Exercise instructions —
(1) In the Susan Reed biography, where and in what year was she born?
(2) Continue the Susan Reed biography from the point where it stops.

Susan Reed was one of the lost stars of the post-World War II music world. At one point, in the second half of the 1940s, the barely 20-year-old singer/harpist/zitherist was playing some of the most prominent nightspots in New York to enthusiastic audiences and appearing regularly on radio as well as the newly established television medium, and was courted by the biggest record companies in the world, Columbia Masterworks and RCA Victor. Reed was part of a new breed of entertainer in that genre, along with Burl Ives, Pick Temple, and other folk-based performers who had begun coming to prominence late in the Second World War and immediately after.
Although she never achieved a level of popularity anything like Ives, she left behind a group of highly prized recordings that range from traditional Irish and American songs to adaptations of classical repertoire. The daughter of Daniel Reed, an entertainer, actor, theatrical director, and playwright, she was born in 1927 in Columbia, SC, and, thanks to her father's career, was practically raised to live the life of a performer. Reed traveled extensively with him, and the Reed home was often visited by musicians, singers, and dancers. Among those she came to know were Carl Sandburg, the poet, author, and singer, and Leadbelly, both of whom provided her with an introduction to American folk music. Her introduction to Irish folk music, in turn, came through her father's friendship with members of Dublin's Abbey Theater Company, who were guests in their home during their visits to the United States.
Reed also attended folk song festivals with her father, and went to services at African-American churches, where the gospel music (some of it strongly folk-based) appealed to her as well. She was drawn to the sounds and traditions of the songs that she learned, and also took up the Irish harp. By her teens, she had mastered the instrument and also learned the autoharp and the zither. By that time, the Reed family had moved to New York City, where, during the Second World War, she performed for wounded soldiers recovering in hospitals. It was through those appearances that, with help from a local music critic, the proprietor of the club Cafe Society chose to seek Reed out. She was immediately booked into the club, and given her considerable appeal, Reed was an immediate hit with audiences. This, in turn, led to appearances on radio and then the brand-new medium of television, as well as her formal concert debut at Town Hall in 1946, when she was all of 19. A national concert tour followed in short order -- the latter also featured Reed's musician brother Jerry, who passed away soon after.

Study material —
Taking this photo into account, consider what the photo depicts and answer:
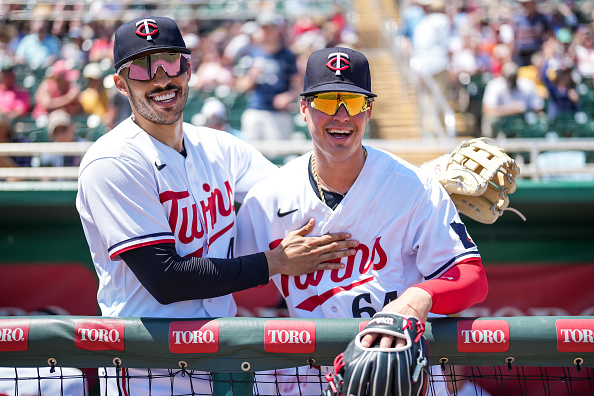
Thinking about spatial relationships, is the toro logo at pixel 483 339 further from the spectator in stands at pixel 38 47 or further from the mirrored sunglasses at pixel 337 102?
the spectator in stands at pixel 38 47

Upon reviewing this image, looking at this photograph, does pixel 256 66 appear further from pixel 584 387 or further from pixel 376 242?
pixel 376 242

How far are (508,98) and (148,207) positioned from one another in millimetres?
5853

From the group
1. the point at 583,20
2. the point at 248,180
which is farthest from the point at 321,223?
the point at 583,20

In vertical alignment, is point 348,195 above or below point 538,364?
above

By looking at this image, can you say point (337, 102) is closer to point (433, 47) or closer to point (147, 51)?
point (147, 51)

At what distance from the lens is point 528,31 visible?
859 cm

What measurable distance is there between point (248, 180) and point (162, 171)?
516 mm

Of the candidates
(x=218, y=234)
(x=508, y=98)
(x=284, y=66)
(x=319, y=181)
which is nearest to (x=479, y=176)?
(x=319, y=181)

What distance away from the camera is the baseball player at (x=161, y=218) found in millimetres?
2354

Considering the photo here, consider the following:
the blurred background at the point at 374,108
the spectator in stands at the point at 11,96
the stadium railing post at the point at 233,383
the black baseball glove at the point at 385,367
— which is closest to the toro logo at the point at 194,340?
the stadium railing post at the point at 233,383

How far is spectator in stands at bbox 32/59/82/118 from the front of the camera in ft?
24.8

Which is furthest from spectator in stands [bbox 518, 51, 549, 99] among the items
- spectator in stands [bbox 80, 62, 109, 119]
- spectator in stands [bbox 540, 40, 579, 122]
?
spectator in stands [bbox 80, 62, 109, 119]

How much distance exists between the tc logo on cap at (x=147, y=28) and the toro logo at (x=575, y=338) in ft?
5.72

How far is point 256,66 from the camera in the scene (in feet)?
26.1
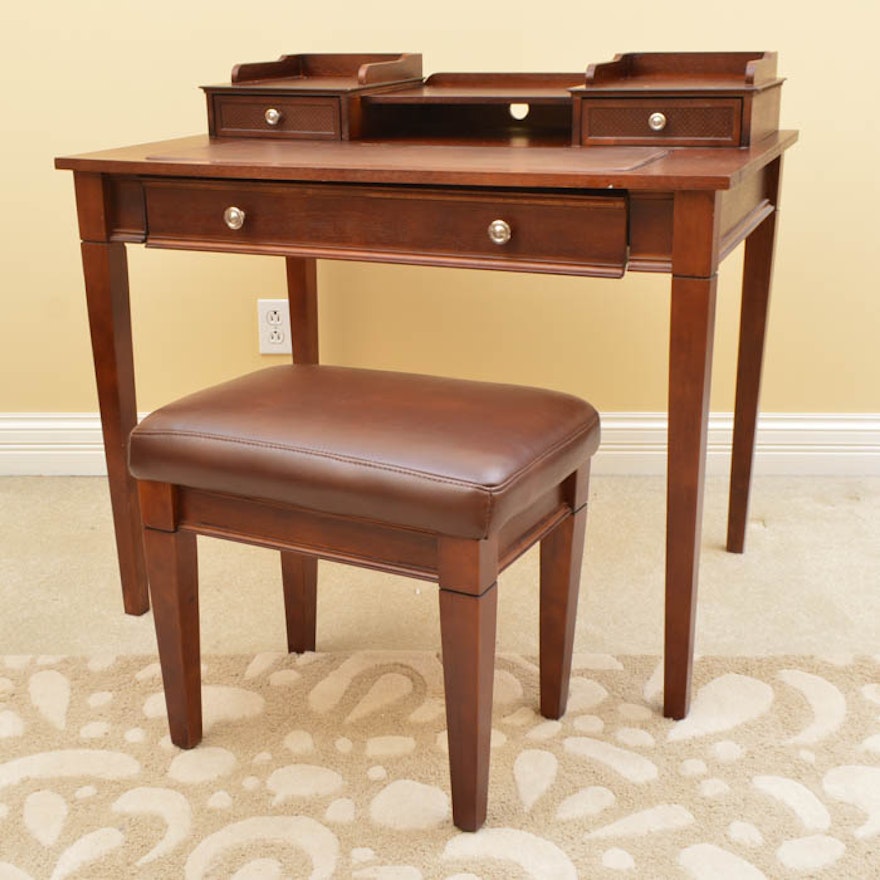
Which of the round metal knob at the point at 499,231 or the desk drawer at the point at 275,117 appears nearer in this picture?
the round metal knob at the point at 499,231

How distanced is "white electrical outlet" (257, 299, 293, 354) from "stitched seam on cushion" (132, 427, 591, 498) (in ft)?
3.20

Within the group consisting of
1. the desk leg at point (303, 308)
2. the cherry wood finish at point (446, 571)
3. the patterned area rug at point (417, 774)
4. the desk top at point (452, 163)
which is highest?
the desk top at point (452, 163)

Numbered responses —
(1) She was born in 1927 in Columbia, SC.

(2)
Her first recordings soon followed, for RCA Victor, on a set of 78-rpm discs. In 1948, at age 21, Reed also made her first and only feature film appearance, a co-starring role in Glamour Girl, a low-budget Sam Katzman production for Columbia Pictures that also starred Gene Krupa & His Orchestra -- in it, she played Jennie Higgins, a backwoods girl who sings folk songs and is brought to the big city to perform. And in 1949, she was engaged by Columbia Masterworks to record a somewhat wider repertoire, including an adaptation of Joseph Canteloube's Songs of the Auvergne, which was released as a 10" LP in 1950, and which she also performed at Town Hall. By the start of the 1950s, she had a thriving career, including a second 10" album of traditional American songs on Columbia, and had appeared on-stage with the likes of Lena Horne and Josh White. Claudia Cassidy, writing in The Chicago Tribune, said of Reed, "She creates a pool of enchantment and...is the heroine of every song she sings."
She became known not only for her singing and harp, but for her work on the zither as well -- along with Ruth Welcome, Reed was a beneficiary of the craze for the latter instrument caused by the movie The Third Man when it opened in America in 1950. Reed later recorded albums for Jac Holzman's Elektra Records, and was working steadily across the early '50s. She was never able to achieve mass appeal, however, and her acceptance among serious folk enthusiasts was also limited. In a sense, she was a victim of her own eclecticism -- she had sung some pop material in her early career, and her approach to her folk material was far more sophisticated than hardcore folk listeners wanted. She was neither fish nor fowl, too pop for the most serious folk audiences and too folky for mainstream audiences. How she would have fared amid the late-'50s folk boom, with its various camps and wings -- juxtaposing pop influences, topicality, and authenticity -- is anyone's guess, but Reed never had a chance to find out.
Like various other folk artists who had the temerity to go against the grain and actually stand for something, Reed found herself blacklisted in the second half of the 1950s. She thus joined the ranks of Pete Seeger and the other members of the Weavers, and singers like Jo Mapes, who suddenly found themselves persona non grata in most major venues. As a result, her broadcast and recording career came to a halt and her performing eventually followed. Reed's work was mostly forgotten over the ensuing decades, except by dedicated record collectors and people with long memories. In 2006, however, her Elektra recordings were reissued on CD, spurring renewed interest in Reed and her work; one can only hope that her RCA Victor albums will someday reappear in some form as well. In her latter years Reed lived in Nyack, NY, where she owned a handicraft shop. Having left professional music long ago, she still performed occasionally for fundraising events into the late 2000s. Susan Reed died at a nursing home in Greenport, NY, on April 25, 2010. She was 84 years old.